• PASSAGE
So why can't they just build really tall ships?

Hmm... ok, I'll stop helping now.  Lol

Sent from my LG-LG730 using Tapatalk


----------



## Designer (Mar 28, 2014)

BrickHouse said:


> I actually had a patient tell me "why can't they just see it from the ships".



Does this person not realize the ships have not actually got there yet?

Anywhere close.


----------



## pgriz (Mar 28, 2014)

BrickHouse said:


> Most people don't understand just how incredibly big an ocean is.



Plus that general area is rough - really rough.  SAILING IN THE SOUTH INDIAN OCEAN | XS Sailing


----------



## JacaRanda (Mar 28, 2014)

A ping + an arc trajectory + big ocean + 20,000 or 12,000 ft altitude + fuel + bad weather + not sharing what my satellite is capable of + floating garbage + whitecaps + pilot politcal views + flight simulator = should be easy to find.   

What did I miss?  Probably about 50 more variables.


----------



## Designer (Mar 28, 2014)

Arc trajectory showing TWO possible directions, strong currents, elapsed time going on 3 weeks, way deep.


----------



## PropilotBW (Mar 28, 2014)

skieur said:


> This may be a dumb question but why do they NOT have a GPS in the black box?



How good is GPS if you're not within a satellite's view?  

I see your point, and it's a good one, but GPS requires additional battery use, which is additional weight, not to mention additional FAA Certification on the addition of GPS on a black box.  It's just not necessary in most aviation accidents.

• INFORMATION SUPPLIED
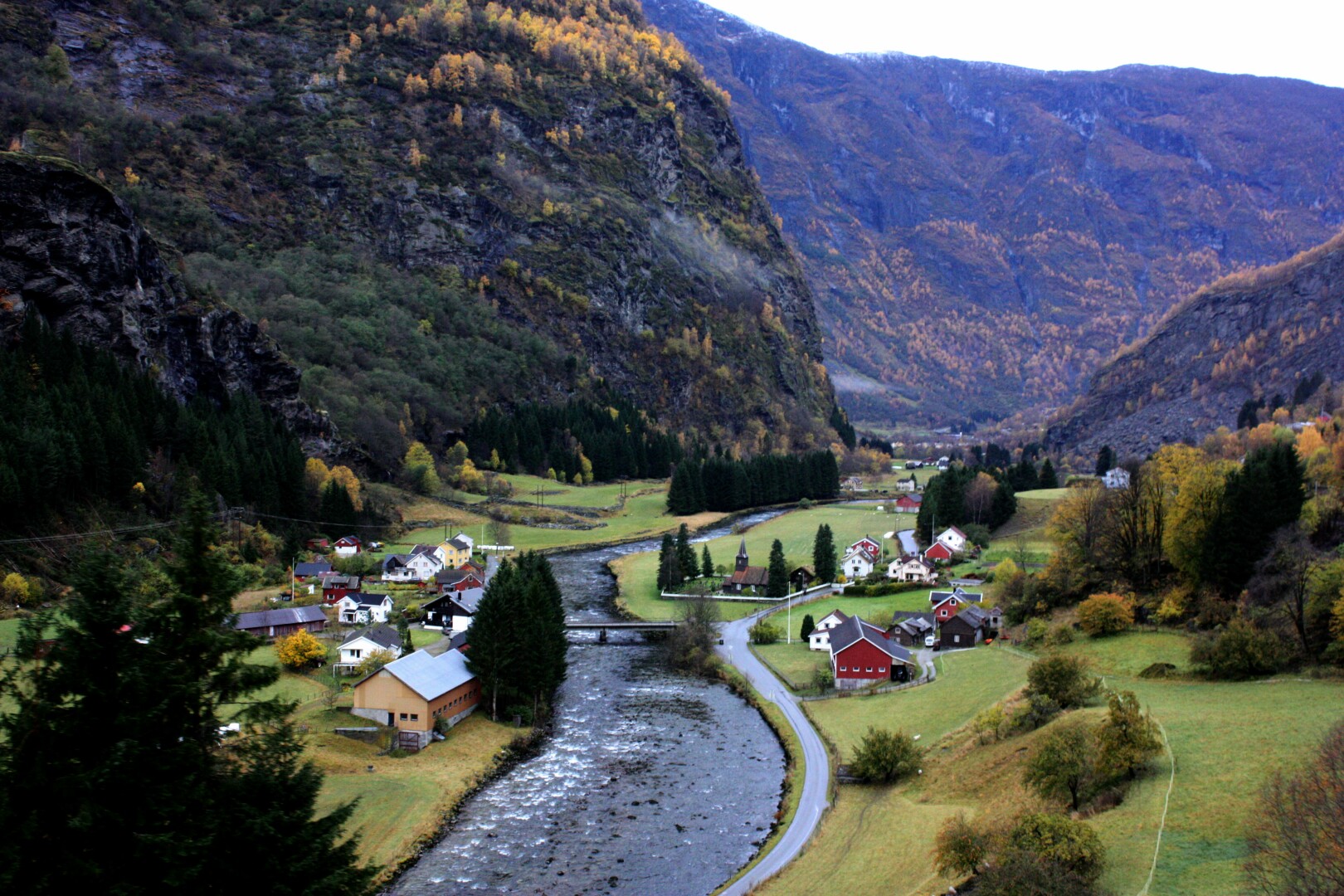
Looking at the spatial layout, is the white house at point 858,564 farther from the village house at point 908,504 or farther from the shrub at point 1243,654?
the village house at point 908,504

• HOW TO COMPLETE THIS TASK
Answer these from the forum thread:
1. What two altitudes does JacaRanda list?
2. How much time has elapsed, according to Designer's post about the arc trajectory?
3. According to PropilotBW, what extra need does adding GPS to a black box create, besides additional weight?

• SOLUTION
1. 20,000 or 12,000 ft
2. Going on 3 weeks
3. Additional battery use and additional FAA certification